→ **Aim 1**: In the post on parent-child conflict below, what does the lopsided expression, with the mouth turned up on one side only, show?
→ **Aim 2**: Transcribe everything in the post on parent-child conflict below, from "It is the expression" down to "more life experience?".

→ **Extracted text**:

╔══

Saturday, 13 December 2008

Parent-Child Conflict

Have you ever seen that lopsided expression on a teenager's face - where the mouth is turned upwards on one side only? This expression has probably appeared on your face at some point in your life. However, this lopsided smirk kind of expression is extremely hard to label for most people. So what is it?

It is the expression of contempt. When it appears on a rebelling teenager's face, it is a signal for the parents that new rules of engagement need to be negotiated if this relationship is to continue to work for both parties.

Why rebel? Often times parents have a hard time letting go of the old contract, the old rules of relating to the child. The child outgrows those old rules and is seeking more independence as he or she progresses into adulthood.

Sometimes the child is ready. Other times not. But in any case, eventually the child needs to find his/her own direction, own voice. When one is young, it is perfectly reasonable for the child to follow the parents wishes (most of the time), because parents are more experienced and they do know better. However, as the child grows up and times change - do parents always know better than the child just because they have more life experience?

You cannot always please everyone - and by definition, that includes your parents. Your parents care about you and want what's best for you. However, stemming from this love and concern for your well-being, they may put pressure on you to be who they want you to be or do what they want you to do. This may not necessarily coincide neatly with your own direction in life.

Therein lies the difficulty. Do we please our parents and sacrifice what we really want? Or do we follow our hearts even though it is against our parents' wishes?

╚══

→ **Source excerpt**:
╔══

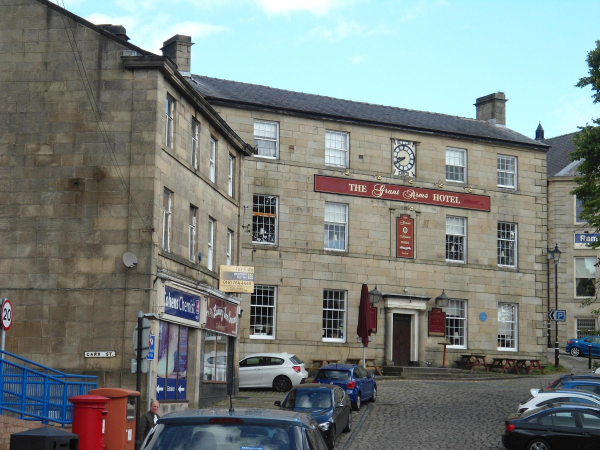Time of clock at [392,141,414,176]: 8:39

╚══

→ **Output 1**: It is the expression of contempt.

→ **Output 2**:
It is the expression of contempt. When it appears on a rebelling teenager's face, it is a signal for the parents that new rules of engagement need to be negotiated if this relationship is to continue to work for both parties.

Why rebel? Often times parents have a hard time letting go of the old contract, the old rules of relating to the child. The child outgrows those old rules and is seeking more independence as he or she progresses into adulthood.

Sometimes the child is ready. Other times not. But in any case, eventually the child needs to find his/her own direction, own voice. When one is young, it is perfectly reasonable for the child to follow the parents wishes (most of the time), because parents are more experienced and they do know better. However, as the child grows up and times change - do parents always know better than the child just because they have more life experience?